Dubai, 2 December 2023: Today at COP28 World Climate Leaders’ Summit, the Government of the Democratic Republic of the Congo (DRC), with initial international partners the United States of America, France, Germany, the United Kingdom, Norway, the Bezos Earth Fund, the Seed Fund (France, Conservation International, the Walton Foundation, the Moore Foundation), the David and Lucile Packard Foundation, Forest People Climate, Rockefeller Brothers, and Southbridge Investments, announces its ambitious vision “People, Forests and Nature: Partnership for the New Climate Economy of the Democratic Republic of Congo,” including $62 million of initial funding commitments.
The New Climate Economy, based on high-value forests, peatlands and key biodiversity areas, drives investment in infrastructure, nature-positive sectors including opportunities in the international carbon market, and livelihoods and decent jobs for communities across the country. With the support of the Bezos Earth Fund, domestic and international partners in the DRC will be designing an Institute for the New Climate Economy in the Congo Basin.
This partnership is a commitment to collaborate through international funding, financing and technical assistance towards:
- Conservation and management of DRC’s high value forests, peatlands and key biodiversity areas. Consultations will be initiated in 2024 with an aim to finalize by COP30. They will include a focus on jobs and livelihoods of Indigenous Peoples and Local Communities and promote and protect their rights.
- Expand private investment in the New Climate Economy, particularly in sectors that enable sustainable socioeconomic development of local populations especially youth, women, and Indigenous Peoples whilst reducing pressure on forested areas. Example sectors are sustainable agriculture and forestry, renewable energy, eco-tourism. Actions promoting private sector investments would include investment plans, financial instruments, reforms, and an investor’s charter.
- Establishment of a robust domestic policy and institutional framework to support the DRC to access and benefit from high social and environmental integrity international carbon markets, as well as results-based payments, including, inter alia, under Article 6 of the Paris Agreement.
Partners of the Country Package will explore appropriate financial structures to catalyse funding for and benefits from conservation, restoration and sustainable management of forests, peatlands, and other relevant ecosystems. Appropriate financial structures would support DRC’s climate goals and the President’s vision for a New Climate Economy and may include a new fund.
COP28 showcases the launch of the Country Package for the New Climate Economy.
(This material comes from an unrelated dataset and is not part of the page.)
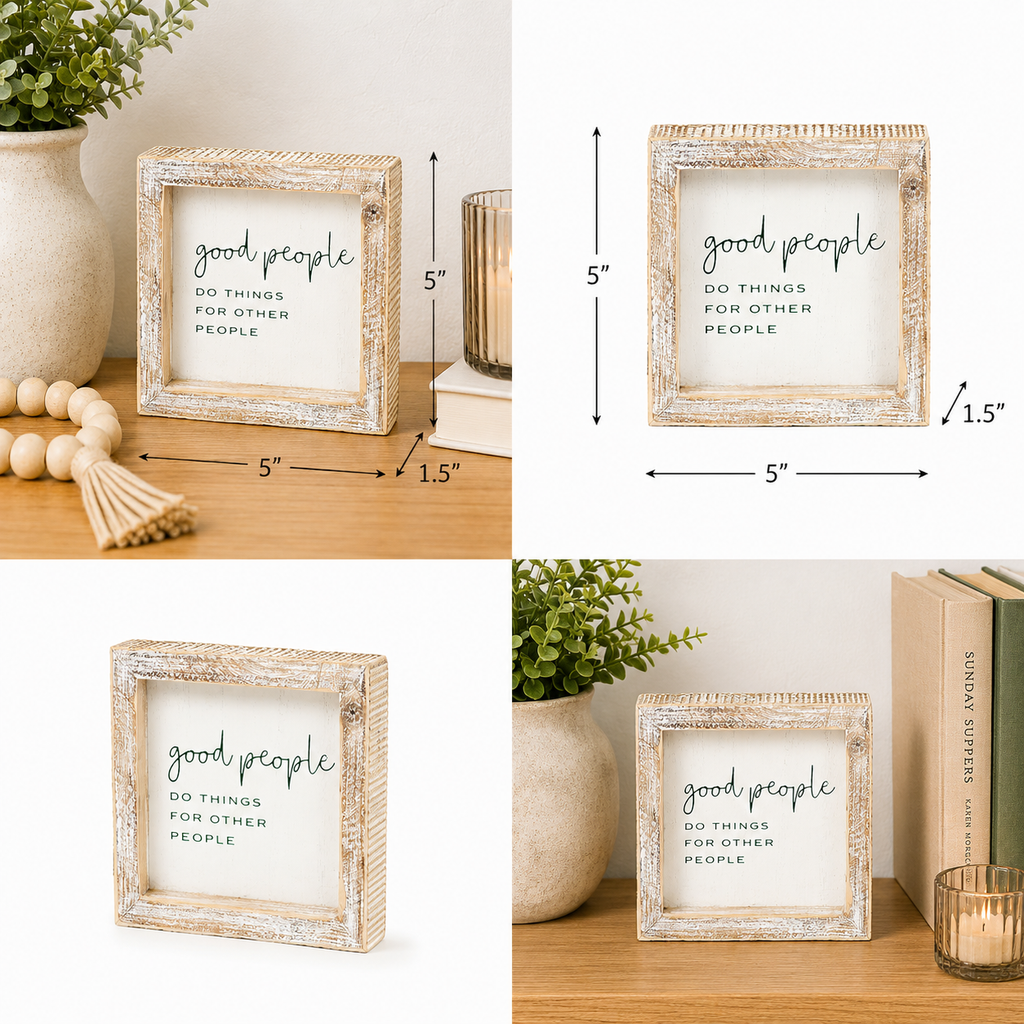 5" Wood Framed Sign - Good People | White and Black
Additional funding and partners from both private and public sector are invited to collaborate in 2024 and beyond. Progress will be reported on at COP29.
Background on the Congo Basin Forests and Peatlands
The Congo Basin rainforest is the last of the world’s three major tropical forest systems still intact enough to be a net absorber of carbon, yet it is now experiencing some of the highest deforestation rates in the world. More than two-thirds of the forest, approximately 143 million hectares, is in the DRC, one of the poorest countries in the world. Incredible biodiversity and vast carbon resources are stored in DRC’s forests and peatlands. Its peatlands are ancient, rich swamps and wetlands that sequester 30 gigatons of carbon, the equivalent of more than three years of the entire world’s carbon emissions. The DRC, hosting an estimated 120 000km2 of peatlands, plays a major role in safeguarding these areas. The World Bank estimates the DRC has potential to generate an estimated value of $223 – $398 billion per year from stored carbon and associated ecosystem services1. For every $1 invested today in landscape and forest restoration, DRC stands to gain $15 in benefits by 2050.
In the past 20 years, deforestation rates in Brazil and Indonesia have been higher than in DRC, but deforestation rates in the DRC are now outpacing rates elsewhere. DRC’s people depend on low productivity agriculture for livelihoods and charcoal as their primary energy source, while extractive sectors destroy forests with few development returns. The continuation of the current economy coupled with a population projected to double in the next 25 years will exponentially increase pressure on nature while failing to deliver sustainable development for the people of DRC.
- President Tshisekedi: We recognize the importance of our forests as powerful carbon sinks, and their indispensable role in balancing mega-biodiversity. We recognize our responsibility to preserve these natural treasures not only for our people, but for humanity as a whole.
- Stephanie Mbombo – DRC’s Presidential Special Envoy for New Climate Economy: Planet Earth doesn’t need us, we need it. Let’s act responsibly now and for the future.
- John Kerry – United States Special Presidential Envoy for Climate: Today’s declaration is an important step forward for the Democratic Republic of the Congo and its partners, including the United States, to invest in sustainable livelihoods for the Congolese people while conserving the irreplaceable peatlands, forests, and vital landscapes of the Congo Basin. The U.S. is committed to bringing key stakeholders to the table – including multilateral development banks, international financial institutions, and philanthropies – to drive the much-needed ambitions of the New Climate Economy and the Forest and Climate Leaders’ Partnership. We appreciate the Congolese government’s commitment to conserve its peatlands and forests, one of the world’s key tropical carbon sinks, while providing a better future for the Congolese people.